Praia, 16 jul (Lusa) – A poucos dias da cimeira da CPLP na ilha do Sal, há em Cabo Verde quem veja o evento como “uma oportunidade” e quem lamente a falta de avanços concretos em questões como a mobilidade.

“Vejo a Comunidade dos Países de Língua Portuguesa (CPLP) mais no campo político. No campo social e cultural não está bem presente”, disse à Lusa Celestino Furtado, um canalizador de 40 anos que tem acompanhado o percurso da organização com interesse.

Sentado à sombra na praça Alexandre Albuquerque, no centro da cidade da Praia, este cabo-verdiano reconhece a importância de a cimeira se realizar no seu país, principalmente agora que a CPLP está a “afirmar-se cada vez mais no contexto mundial”.

Tendo em conta que se trata de um organismo que “comporta vários membros” e que “cada país tem os seus interesses”, este cidadão reconhece uma “necessidade de convergir os interesses de uma forma coletiva”.

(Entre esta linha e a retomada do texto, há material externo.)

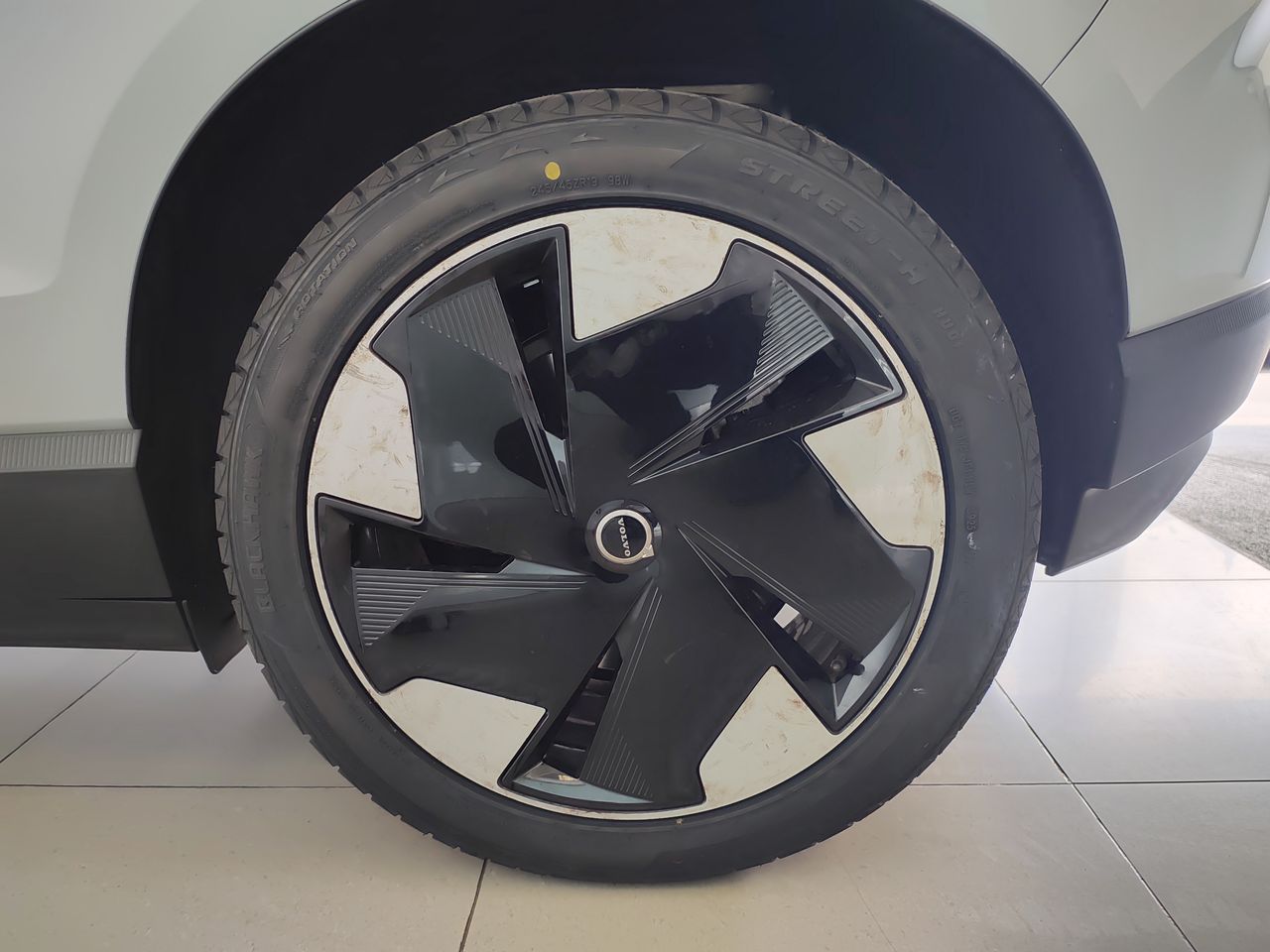 2024 Volvo EX30 PLUS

“Cabo Verde certamente que terá expetativas, como cada país-membro”, disse, referindo que a questão mais premente é a mobilidade.

Trata-se de “uma questão polémica e que é uma necessidade”, afirmou, acrescentando: “Se se fala de um espaço comum, não deve ser só ao nível político, mas em outros campos”.

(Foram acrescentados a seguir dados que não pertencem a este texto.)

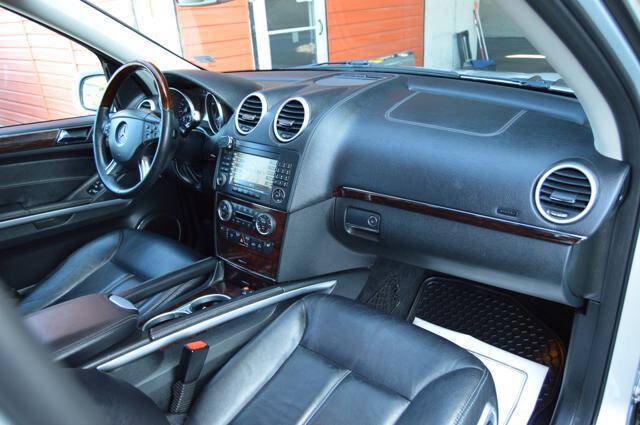 Used 2008 Mercedes-Benz GL 550 4MATIC image 12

Entusiasmada com a realização da cimeira da CPLP em Cabo Verde, Clara Marques disse à Lusa que tem grandes expetativas com este evento.

“Estou a seguir as informações com grande entusiasmo e expetativa, principalmente porque Cabo Verde vai assumir a presidência da CPLP nos próximos dois anos”, disse.

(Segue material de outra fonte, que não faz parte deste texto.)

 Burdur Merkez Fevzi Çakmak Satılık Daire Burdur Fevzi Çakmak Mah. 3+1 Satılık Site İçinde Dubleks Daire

Reformada, mas ainda a trabalhar na área da educação, Clara Marques considerou que “a mobilidade vai ser o prato forte” deste encontro.

“Este tema tem sido recorrente. Esperemos que a presidência de Cabo Verde consiga mais alguma coisa nesta temática”, disse.

Apesar de reconhecer “avanços interessantes” desde que a CPLP foi criada, em 1996, Clara Marques defendeu uma maior inter-relação e mais trocas de experiências entre os países.

Magui Frederico, uma avó cabo-verdiana que gostava de ser jornalista ou deputada, considera que a realização da cimeira da CPLP é um evento “muito importante”, principalmente porque vai ter lugar em Cabo Verde.

“A língua portuguesa é muito importante para unir os povos”, disse à Lusa, entusiasmada com a presença de tantos “ministros e presidentes” na ilha do Sal.

Natural da ilha do Maio, Magui Frederico garantiu que ouve falar da CPLP desde sempre, mas reconheceu que é difícil explicar o que significa.

A cimeira da CPLP realiza-se na terça e na quarta-feira, na ilha do Sal, e marca a passagem da presidência rotativa da organização do Brasil para Cabo Verde.

A presidência cabo-verdiana decorre nos próximos dois anos com o tema “Cultura, Pessoas e Oceanos”.

Integram a CPLP Angola, Brasil, Cabo Verde, Guiné-Bissau, Guiné Equatorial, Moçambique, Portugal, São Tomé e Príncipe e Timor-Leste.